I want every one who reads this to know that I do not sell my scrap and I do not intend to start. This is a fun a rewarding hobby that I do for personal pleasure. But I feel like this forum has helped me so much that I really need to help others, even if it's in just a small way.

Knoxx, if you or any other moderators, read this. I hope this type of gesture is acceptable. I don't want to do anything that violates the forum rules. When I finally make and sell my first button I will gladly make a donation to GRF as well.


----------



## Geo (Apr 25, 2012)

tek4g63 said:


> Jmd, I understand where you are coming from, but let's say you had started a recovery process and posted what you were doing on here. Then a nother member noticed that you were doing something wrong and you would loose values unless you stopped right away. Would you get upset? Or would you be thankful for the quick advice? I think that would be much better than sitting back and letting you mess up first, then telling you what you did wrong.
> 
> Now with that said, you said that you were wanting some pins and such for practice, correct? You contacted me via PM sometime back about the pins I am working on. They are very high yeald pins and fairly easy to process, so they would be great to learn with. I can't let many of them go, but I would be willing to send you a small sample of them to process on your own. The only catch is I can't afford to pay shipping, especially if your in another country (I'm in the USA). just PM me, cool?
> 
> ...



of coarse not.the forum has pulled together to help members who was struggling in the past and i think its a great thing to help one another when ever you can.tek4g63, send me a pm with your address and ill send you enough to cover the shipping and i have jacks address too.if you send just pins, send them in a padded envelope. its easier than a box.

computerhoarder, jack lives in the US, when you get together what you can just let me know and ill send you the shipping fees to cover the shipping.


----------



## jmdlcar (Apr 25, 2012)

Geo please don't do that you did a lot for me.


----------



## tek4g63 (Apr 25, 2012)

This is the kind of kindness that really makes me happy. Geo, you are a very kind and good person. You have helped me a bunch along the way. I have rounded up some samples to send to you , jmdlcar. Its not much but I'm sure you will be pleased. There will be 3 bags (see picture below). I will give you detailed instructions on how I prep them for processing. And one of the bags is of material that I just got. It has some gold and another plating that I have not yet idenified. Thought you might like a challange 8) . Again I wsh I had more to send you, I will definatly keep you in mind in the future though. Good luck. 

Thad


----------



## jmdlcar (Apr 25, 2012)

ComputerHoarder and other sorry how I acted but I was hurt something I though I could get at a low price and get a lot e-scrap. I could have something to do and something to show off. Sorry all. Thanks Jack


----------



## ComputerHoarder (Apr 25, 2012)

no worries jack, all is good  we are squared away, id like to say im sorry too, just to make it even


----------

§ Data block
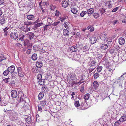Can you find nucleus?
<instances>
[{"label":"nucleus","instance_id":"nucleus-18","mask_svg":"<svg viewBox=\"0 0 126 126\" xmlns=\"http://www.w3.org/2000/svg\"><path fill=\"white\" fill-rule=\"evenodd\" d=\"M6 59V57H5L3 54L0 55V62H2V61Z\"/></svg>","mask_w":126,"mask_h":126},{"label":"nucleus","instance_id":"nucleus-30","mask_svg":"<svg viewBox=\"0 0 126 126\" xmlns=\"http://www.w3.org/2000/svg\"><path fill=\"white\" fill-rule=\"evenodd\" d=\"M18 75L20 79L22 78L24 76V74L23 73L20 72V71H19Z\"/></svg>","mask_w":126,"mask_h":126},{"label":"nucleus","instance_id":"nucleus-55","mask_svg":"<svg viewBox=\"0 0 126 126\" xmlns=\"http://www.w3.org/2000/svg\"><path fill=\"white\" fill-rule=\"evenodd\" d=\"M59 23H60L59 21L56 22H55L53 23L52 24V25L53 26H57L58 25Z\"/></svg>","mask_w":126,"mask_h":126},{"label":"nucleus","instance_id":"nucleus-7","mask_svg":"<svg viewBox=\"0 0 126 126\" xmlns=\"http://www.w3.org/2000/svg\"><path fill=\"white\" fill-rule=\"evenodd\" d=\"M62 5L63 7L66 8L68 6L69 3L66 1L64 0L62 2Z\"/></svg>","mask_w":126,"mask_h":126},{"label":"nucleus","instance_id":"nucleus-45","mask_svg":"<svg viewBox=\"0 0 126 126\" xmlns=\"http://www.w3.org/2000/svg\"><path fill=\"white\" fill-rule=\"evenodd\" d=\"M109 62L107 61H103V63H104V65L105 66H108L107 65H109Z\"/></svg>","mask_w":126,"mask_h":126},{"label":"nucleus","instance_id":"nucleus-54","mask_svg":"<svg viewBox=\"0 0 126 126\" xmlns=\"http://www.w3.org/2000/svg\"><path fill=\"white\" fill-rule=\"evenodd\" d=\"M99 76V74L98 73H96L94 75V77L95 79H96Z\"/></svg>","mask_w":126,"mask_h":126},{"label":"nucleus","instance_id":"nucleus-8","mask_svg":"<svg viewBox=\"0 0 126 126\" xmlns=\"http://www.w3.org/2000/svg\"><path fill=\"white\" fill-rule=\"evenodd\" d=\"M27 18L28 20H32L34 19L35 16L33 15L32 14L28 15L27 16Z\"/></svg>","mask_w":126,"mask_h":126},{"label":"nucleus","instance_id":"nucleus-59","mask_svg":"<svg viewBox=\"0 0 126 126\" xmlns=\"http://www.w3.org/2000/svg\"><path fill=\"white\" fill-rule=\"evenodd\" d=\"M48 26V25H45L44 26V31L47 30V27Z\"/></svg>","mask_w":126,"mask_h":126},{"label":"nucleus","instance_id":"nucleus-39","mask_svg":"<svg viewBox=\"0 0 126 126\" xmlns=\"http://www.w3.org/2000/svg\"><path fill=\"white\" fill-rule=\"evenodd\" d=\"M24 94H22V95L21 97L20 98V102H21V101H25V98L24 97Z\"/></svg>","mask_w":126,"mask_h":126},{"label":"nucleus","instance_id":"nucleus-4","mask_svg":"<svg viewBox=\"0 0 126 126\" xmlns=\"http://www.w3.org/2000/svg\"><path fill=\"white\" fill-rule=\"evenodd\" d=\"M105 1L104 2L105 3V5L106 6L108 7V8H110L112 7V5L111 3V1Z\"/></svg>","mask_w":126,"mask_h":126},{"label":"nucleus","instance_id":"nucleus-44","mask_svg":"<svg viewBox=\"0 0 126 126\" xmlns=\"http://www.w3.org/2000/svg\"><path fill=\"white\" fill-rule=\"evenodd\" d=\"M106 36V35H105ZM104 43H108V42H109V41H108V38H107V37L106 36L104 38Z\"/></svg>","mask_w":126,"mask_h":126},{"label":"nucleus","instance_id":"nucleus-34","mask_svg":"<svg viewBox=\"0 0 126 126\" xmlns=\"http://www.w3.org/2000/svg\"><path fill=\"white\" fill-rule=\"evenodd\" d=\"M26 120L27 123L29 124H30L31 123V117H27Z\"/></svg>","mask_w":126,"mask_h":126},{"label":"nucleus","instance_id":"nucleus-56","mask_svg":"<svg viewBox=\"0 0 126 126\" xmlns=\"http://www.w3.org/2000/svg\"><path fill=\"white\" fill-rule=\"evenodd\" d=\"M18 39H17V41L16 42V44L17 46H19L20 45V43L18 41Z\"/></svg>","mask_w":126,"mask_h":126},{"label":"nucleus","instance_id":"nucleus-19","mask_svg":"<svg viewBox=\"0 0 126 126\" xmlns=\"http://www.w3.org/2000/svg\"><path fill=\"white\" fill-rule=\"evenodd\" d=\"M39 83L41 85H43L45 83V79H39Z\"/></svg>","mask_w":126,"mask_h":126},{"label":"nucleus","instance_id":"nucleus-20","mask_svg":"<svg viewBox=\"0 0 126 126\" xmlns=\"http://www.w3.org/2000/svg\"><path fill=\"white\" fill-rule=\"evenodd\" d=\"M71 12L74 14H76L77 13L78 11L77 9L75 8H72L71 9Z\"/></svg>","mask_w":126,"mask_h":126},{"label":"nucleus","instance_id":"nucleus-41","mask_svg":"<svg viewBox=\"0 0 126 126\" xmlns=\"http://www.w3.org/2000/svg\"><path fill=\"white\" fill-rule=\"evenodd\" d=\"M32 22L30 21L29 22H24V24L27 26L29 25L32 24Z\"/></svg>","mask_w":126,"mask_h":126},{"label":"nucleus","instance_id":"nucleus-12","mask_svg":"<svg viewBox=\"0 0 126 126\" xmlns=\"http://www.w3.org/2000/svg\"><path fill=\"white\" fill-rule=\"evenodd\" d=\"M119 44L122 45H123L125 42L124 39L122 37H120L119 38Z\"/></svg>","mask_w":126,"mask_h":126},{"label":"nucleus","instance_id":"nucleus-10","mask_svg":"<svg viewBox=\"0 0 126 126\" xmlns=\"http://www.w3.org/2000/svg\"><path fill=\"white\" fill-rule=\"evenodd\" d=\"M104 71L106 72L107 71V72H109V74L110 75H109V76H108V77H107L106 76H105V78H108V79H109V78H110V76L111 75V74L112 72L111 71H112V70L111 69H110L109 68H107L106 70H105Z\"/></svg>","mask_w":126,"mask_h":126},{"label":"nucleus","instance_id":"nucleus-35","mask_svg":"<svg viewBox=\"0 0 126 126\" xmlns=\"http://www.w3.org/2000/svg\"><path fill=\"white\" fill-rule=\"evenodd\" d=\"M64 25L65 28L68 29L70 28L69 24L67 22H65L64 24Z\"/></svg>","mask_w":126,"mask_h":126},{"label":"nucleus","instance_id":"nucleus-32","mask_svg":"<svg viewBox=\"0 0 126 126\" xmlns=\"http://www.w3.org/2000/svg\"><path fill=\"white\" fill-rule=\"evenodd\" d=\"M60 20L62 22L64 21L66 19V17H60L59 18Z\"/></svg>","mask_w":126,"mask_h":126},{"label":"nucleus","instance_id":"nucleus-22","mask_svg":"<svg viewBox=\"0 0 126 126\" xmlns=\"http://www.w3.org/2000/svg\"><path fill=\"white\" fill-rule=\"evenodd\" d=\"M22 28L23 30V31L25 32H27L30 30L29 28L27 27L23 26Z\"/></svg>","mask_w":126,"mask_h":126},{"label":"nucleus","instance_id":"nucleus-1","mask_svg":"<svg viewBox=\"0 0 126 126\" xmlns=\"http://www.w3.org/2000/svg\"><path fill=\"white\" fill-rule=\"evenodd\" d=\"M74 105L78 109L81 110H84L87 108V107L86 106V104L83 102V100L80 99L75 101Z\"/></svg>","mask_w":126,"mask_h":126},{"label":"nucleus","instance_id":"nucleus-25","mask_svg":"<svg viewBox=\"0 0 126 126\" xmlns=\"http://www.w3.org/2000/svg\"><path fill=\"white\" fill-rule=\"evenodd\" d=\"M126 120V117L125 116H123L120 118L119 119V121L121 122H123Z\"/></svg>","mask_w":126,"mask_h":126},{"label":"nucleus","instance_id":"nucleus-42","mask_svg":"<svg viewBox=\"0 0 126 126\" xmlns=\"http://www.w3.org/2000/svg\"><path fill=\"white\" fill-rule=\"evenodd\" d=\"M5 20L4 19H2L0 20V24L2 25L5 23Z\"/></svg>","mask_w":126,"mask_h":126},{"label":"nucleus","instance_id":"nucleus-27","mask_svg":"<svg viewBox=\"0 0 126 126\" xmlns=\"http://www.w3.org/2000/svg\"><path fill=\"white\" fill-rule=\"evenodd\" d=\"M32 59L33 60H36L37 58V55L36 54H33L32 56Z\"/></svg>","mask_w":126,"mask_h":126},{"label":"nucleus","instance_id":"nucleus-15","mask_svg":"<svg viewBox=\"0 0 126 126\" xmlns=\"http://www.w3.org/2000/svg\"><path fill=\"white\" fill-rule=\"evenodd\" d=\"M36 65L37 67L40 68L43 66L42 62L40 61H38L36 62Z\"/></svg>","mask_w":126,"mask_h":126},{"label":"nucleus","instance_id":"nucleus-28","mask_svg":"<svg viewBox=\"0 0 126 126\" xmlns=\"http://www.w3.org/2000/svg\"><path fill=\"white\" fill-rule=\"evenodd\" d=\"M47 103V101L46 100H43L40 102V104L41 105L44 106L46 105Z\"/></svg>","mask_w":126,"mask_h":126},{"label":"nucleus","instance_id":"nucleus-9","mask_svg":"<svg viewBox=\"0 0 126 126\" xmlns=\"http://www.w3.org/2000/svg\"><path fill=\"white\" fill-rule=\"evenodd\" d=\"M9 78H6L5 79H14L16 78V74L15 72H13L11 73L10 75H9Z\"/></svg>","mask_w":126,"mask_h":126},{"label":"nucleus","instance_id":"nucleus-40","mask_svg":"<svg viewBox=\"0 0 126 126\" xmlns=\"http://www.w3.org/2000/svg\"><path fill=\"white\" fill-rule=\"evenodd\" d=\"M9 71L7 69L4 71L3 72V74L5 76H7L9 74Z\"/></svg>","mask_w":126,"mask_h":126},{"label":"nucleus","instance_id":"nucleus-63","mask_svg":"<svg viewBox=\"0 0 126 126\" xmlns=\"http://www.w3.org/2000/svg\"><path fill=\"white\" fill-rule=\"evenodd\" d=\"M4 0H0V5L4 4Z\"/></svg>","mask_w":126,"mask_h":126},{"label":"nucleus","instance_id":"nucleus-11","mask_svg":"<svg viewBox=\"0 0 126 126\" xmlns=\"http://www.w3.org/2000/svg\"><path fill=\"white\" fill-rule=\"evenodd\" d=\"M94 9L93 8H90L88 9L87 12L88 16L89 17L94 12Z\"/></svg>","mask_w":126,"mask_h":126},{"label":"nucleus","instance_id":"nucleus-37","mask_svg":"<svg viewBox=\"0 0 126 126\" xmlns=\"http://www.w3.org/2000/svg\"><path fill=\"white\" fill-rule=\"evenodd\" d=\"M61 15V13L59 11L57 10L56 11L55 13V16L56 17H58V16Z\"/></svg>","mask_w":126,"mask_h":126},{"label":"nucleus","instance_id":"nucleus-48","mask_svg":"<svg viewBox=\"0 0 126 126\" xmlns=\"http://www.w3.org/2000/svg\"><path fill=\"white\" fill-rule=\"evenodd\" d=\"M88 47L87 45H86L84 46L83 48V49L85 51H87L88 50Z\"/></svg>","mask_w":126,"mask_h":126},{"label":"nucleus","instance_id":"nucleus-26","mask_svg":"<svg viewBox=\"0 0 126 126\" xmlns=\"http://www.w3.org/2000/svg\"><path fill=\"white\" fill-rule=\"evenodd\" d=\"M48 88L45 85L43 86L42 87V91L44 92H46L47 91Z\"/></svg>","mask_w":126,"mask_h":126},{"label":"nucleus","instance_id":"nucleus-2","mask_svg":"<svg viewBox=\"0 0 126 126\" xmlns=\"http://www.w3.org/2000/svg\"><path fill=\"white\" fill-rule=\"evenodd\" d=\"M11 37L12 39H16L18 37V34L17 33L12 32L11 34Z\"/></svg>","mask_w":126,"mask_h":126},{"label":"nucleus","instance_id":"nucleus-24","mask_svg":"<svg viewBox=\"0 0 126 126\" xmlns=\"http://www.w3.org/2000/svg\"><path fill=\"white\" fill-rule=\"evenodd\" d=\"M44 96V94L42 92H40L38 96V99L39 100L42 99Z\"/></svg>","mask_w":126,"mask_h":126},{"label":"nucleus","instance_id":"nucleus-5","mask_svg":"<svg viewBox=\"0 0 126 126\" xmlns=\"http://www.w3.org/2000/svg\"><path fill=\"white\" fill-rule=\"evenodd\" d=\"M11 96L14 98H16L17 96V91L15 90H13L11 91Z\"/></svg>","mask_w":126,"mask_h":126},{"label":"nucleus","instance_id":"nucleus-13","mask_svg":"<svg viewBox=\"0 0 126 126\" xmlns=\"http://www.w3.org/2000/svg\"><path fill=\"white\" fill-rule=\"evenodd\" d=\"M63 33L65 36H68L69 34V32L67 29H65L63 30Z\"/></svg>","mask_w":126,"mask_h":126},{"label":"nucleus","instance_id":"nucleus-53","mask_svg":"<svg viewBox=\"0 0 126 126\" xmlns=\"http://www.w3.org/2000/svg\"><path fill=\"white\" fill-rule=\"evenodd\" d=\"M38 111L41 112L42 111V107L41 106H38Z\"/></svg>","mask_w":126,"mask_h":126},{"label":"nucleus","instance_id":"nucleus-49","mask_svg":"<svg viewBox=\"0 0 126 126\" xmlns=\"http://www.w3.org/2000/svg\"><path fill=\"white\" fill-rule=\"evenodd\" d=\"M102 69V67L101 66H99L97 68V71L98 72L101 71Z\"/></svg>","mask_w":126,"mask_h":126},{"label":"nucleus","instance_id":"nucleus-51","mask_svg":"<svg viewBox=\"0 0 126 126\" xmlns=\"http://www.w3.org/2000/svg\"><path fill=\"white\" fill-rule=\"evenodd\" d=\"M47 22L49 24H50L52 22V20L50 18H48L47 20Z\"/></svg>","mask_w":126,"mask_h":126},{"label":"nucleus","instance_id":"nucleus-3","mask_svg":"<svg viewBox=\"0 0 126 126\" xmlns=\"http://www.w3.org/2000/svg\"><path fill=\"white\" fill-rule=\"evenodd\" d=\"M91 44H93L95 43L97 41L96 38L94 36L90 37L89 38Z\"/></svg>","mask_w":126,"mask_h":126},{"label":"nucleus","instance_id":"nucleus-29","mask_svg":"<svg viewBox=\"0 0 126 126\" xmlns=\"http://www.w3.org/2000/svg\"><path fill=\"white\" fill-rule=\"evenodd\" d=\"M87 12L85 11H82L80 14V15L81 17H83L87 14Z\"/></svg>","mask_w":126,"mask_h":126},{"label":"nucleus","instance_id":"nucleus-62","mask_svg":"<svg viewBox=\"0 0 126 126\" xmlns=\"http://www.w3.org/2000/svg\"><path fill=\"white\" fill-rule=\"evenodd\" d=\"M118 9V7H116L115 8H114L112 10V12H115Z\"/></svg>","mask_w":126,"mask_h":126},{"label":"nucleus","instance_id":"nucleus-33","mask_svg":"<svg viewBox=\"0 0 126 126\" xmlns=\"http://www.w3.org/2000/svg\"><path fill=\"white\" fill-rule=\"evenodd\" d=\"M93 86L94 87L96 88L99 86V84L97 81H94L93 83Z\"/></svg>","mask_w":126,"mask_h":126},{"label":"nucleus","instance_id":"nucleus-47","mask_svg":"<svg viewBox=\"0 0 126 126\" xmlns=\"http://www.w3.org/2000/svg\"><path fill=\"white\" fill-rule=\"evenodd\" d=\"M108 46L107 45L105 44H103V49L105 50L107 48Z\"/></svg>","mask_w":126,"mask_h":126},{"label":"nucleus","instance_id":"nucleus-6","mask_svg":"<svg viewBox=\"0 0 126 126\" xmlns=\"http://www.w3.org/2000/svg\"><path fill=\"white\" fill-rule=\"evenodd\" d=\"M70 50L71 51L75 52L78 50L77 47L76 46H73L70 47Z\"/></svg>","mask_w":126,"mask_h":126},{"label":"nucleus","instance_id":"nucleus-60","mask_svg":"<svg viewBox=\"0 0 126 126\" xmlns=\"http://www.w3.org/2000/svg\"><path fill=\"white\" fill-rule=\"evenodd\" d=\"M4 31V37H7L8 35V32L7 31Z\"/></svg>","mask_w":126,"mask_h":126},{"label":"nucleus","instance_id":"nucleus-16","mask_svg":"<svg viewBox=\"0 0 126 126\" xmlns=\"http://www.w3.org/2000/svg\"><path fill=\"white\" fill-rule=\"evenodd\" d=\"M83 79H81L80 81H79V82H78L77 81H73V80L72 81H73L72 82V85H73L74 84H79V85L80 84L84 82V81H83Z\"/></svg>","mask_w":126,"mask_h":126},{"label":"nucleus","instance_id":"nucleus-31","mask_svg":"<svg viewBox=\"0 0 126 126\" xmlns=\"http://www.w3.org/2000/svg\"><path fill=\"white\" fill-rule=\"evenodd\" d=\"M89 93L86 94L84 95V99L85 100H87L89 99Z\"/></svg>","mask_w":126,"mask_h":126},{"label":"nucleus","instance_id":"nucleus-61","mask_svg":"<svg viewBox=\"0 0 126 126\" xmlns=\"http://www.w3.org/2000/svg\"><path fill=\"white\" fill-rule=\"evenodd\" d=\"M43 23H38L36 24V26L37 27H39L40 26H41Z\"/></svg>","mask_w":126,"mask_h":126},{"label":"nucleus","instance_id":"nucleus-57","mask_svg":"<svg viewBox=\"0 0 126 126\" xmlns=\"http://www.w3.org/2000/svg\"><path fill=\"white\" fill-rule=\"evenodd\" d=\"M42 75L41 74H38L37 76V79H42Z\"/></svg>","mask_w":126,"mask_h":126},{"label":"nucleus","instance_id":"nucleus-38","mask_svg":"<svg viewBox=\"0 0 126 126\" xmlns=\"http://www.w3.org/2000/svg\"><path fill=\"white\" fill-rule=\"evenodd\" d=\"M24 46H26L29 42V40L27 39H25L24 41Z\"/></svg>","mask_w":126,"mask_h":126},{"label":"nucleus","instance_id":"nucleus-36","mask_svg":"<svg viewBox=\"0 0 126 126\" xmlns=\"http://www.w3.org/2000/svg\"><path fill=\"white\" fill-rule=\"evenodd\" d=\"M120 122L119 120H117L116 121L114 124V126H119L121 123Z\"/></svg>","mask_w":126,"mask_h":126},{"label":"nucleus","instance_id":"nucleus-17","mask_svg":"<svg viewBox=\"0 0 126 126\" xmlns=\"http://www.w3.org/2000/svg\"><path fill=\"white\" fill-rule=\"evenodd\" d=\"M15 67L13 65H12L10 67H9L8 69L9 71L11 73H13L14 71Z\"/></svg>","mask_w":126,"mask_h":126},{"label":"nucleus","instance_id":"nucleus-46","mask_svg":"<svg viewBox=\"0 0 126 126\" xmlns=\"http://www.w3.org/2000/svg\"><path fill=\"white\" fill-rule=\"evenodd\" d=\"M25 103V101H23L21 102H20V105L23 107L24 106Z\"/></svg>","mask_w":126,"mask_h":126},{"label":"nucleus","instance_id":"nucleus-43","mask_svg":"<svg viewBox=\"0 0 126 126\" xmlns=\"http://www.w3.org/2000/svg\"><path fill=\"white\" fill-rule=\"evenodd\" d=\"M93 16L95 18H97L98 17L99 15L97 13H94L93 15Z\"/></svg>","mask_w":126,"mask_h":126},{"label":"nucleus","instance_id":"nucleus-21","mask_svg":"<svg viewBox=\"0 0 126 126\" xmlns=\"http://www.w3.org/2000/svg\"><path fill=\"white\" fill-rule=\"evenodd\" d=\"M38 67H34L32 68V71L33 72H34L35 73H36L38 72L39 70H38Z\"/></svg>","mask_w":126,"mask_h":126},{"label":"nucleus","instance_id":"nucleus-52","mask_svg":"<svg viewBox=\"0 0 126 126\" xmlns=\"http://www.w3.org/2000/svg\"><path fill=\"white\" fill-rule=\"evenodd\" d=\"M72 96L71 99L72 100L74 99V95H75V92H72L71 94H70Z\"/></svg>","mask_w":126,"mask_h":126},{"label":"nucleus","instance_id":"nucleus-23","mask_svg":"<svg viewBox=\"0 0 126 126\" xmlns=\"http://www.w3.org/2000/svg\"><path fill=\"white\" fill-rule=\"evenodd\" d=\"M28 33L29 35V38L30 39H32L35 36L34 34L32 32H29Z\"/></svg>","mask_w":126,"mask_h":126},{"label":"nucleus","instance_id":"nucleus-14","mask_svg":"<svg viewBox=\"0 0 126 126\" xmlns=\"http://www.w3.org/2000/svg\"><path fill=\"white\" fill-rule=\"evenodd\" d=\"M97 63L94 60L91 61L89 64V66H93L95 67L96 66Z\"/></svg>","mask_w":126,"mask_h":126},{"label":"nucleus","instance_id":"nucleus-58","mask_svg":"<svg viewBox=\"0 0 126 126\" xmlns=\"http://www.w3.org/2000/svg\"><path fill=\"white\" fill-rule=\"evenodd\" d=\"M31 52V50L30 49H28L26 51V53L28 54H30Z\"/></svg>","mask_w":126,"mask_h":126},{"label":"nucleus","instance_id":"nucleus-64","mask_svg":"<svg viewBox=\"0 0 126 126\" xmlns=\"http://www.w3.org/2000/svg\"><path fill=\"white\" fill-rule=\"evenodd\" d=\"M76 35L79 37H80L81 35L80 33L79 32H77L76 33Z\"/></svg>","mask_w":126,"mask_h":126},{"label":"nucleus","instance_id":"nucleus-50","mask_svg":"<svg viewBox=\"0 0 126 126\" xmlns=\"http://www.w3.org/2000/svg\"><path fill=\"white\" fill-rule=\"evenodd\" d=\"M120 78H123L124 79H126V73H124V74L122 75Z\"/></svg>","mask_w":126,"mask_h":126}]
</instances>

§ Problem to work on
Reproduce, word for word, the stretch of the forum thread that opens with the words "Knoxx, if you" and closes with "GRF as well.".

§ Result for this exercise
Knoxx, if you or any other moderators, read this. I hope this type of gesture is acceptable. I don't want to do anything that violates the forum rules. When I finally make and sell my first button I will gladly make a donation to GRF as well.